Rewrite the records below, substituting "farmhouse" for every "white house" and leaving everything else unchanged.

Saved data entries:

........

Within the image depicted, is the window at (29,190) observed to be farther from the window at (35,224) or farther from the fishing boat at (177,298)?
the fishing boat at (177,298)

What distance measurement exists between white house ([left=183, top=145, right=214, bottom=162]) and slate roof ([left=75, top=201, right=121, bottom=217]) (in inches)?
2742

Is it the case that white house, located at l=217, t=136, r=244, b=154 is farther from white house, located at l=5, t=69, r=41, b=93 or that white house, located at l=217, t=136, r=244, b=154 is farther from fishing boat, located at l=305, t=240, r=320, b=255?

........

▶ **Result of the task**
Within the image depicted, is the window at (29,190) observed to be farther from the window at (35,224) or farther from the fishing boat at (177,298)?
the fishing boat at (177,298)

What distance measurement exists between farmhouse ([left=183, top=145, right=214, bottom=162]) and slate roof ([left=75, top=201, right=121, bottom=217]) (in inches)?
2742

Is it the case that farmhouse, located at l=217, t=136, r=244, b=154 is farther from farmhouse, located at l=5, t=69, r=41, b=93 or that farmhouse, located at l=217, t=136, r=244, b=154 is farther from fishing boat, located at l=305, t=240, r=320, b=255?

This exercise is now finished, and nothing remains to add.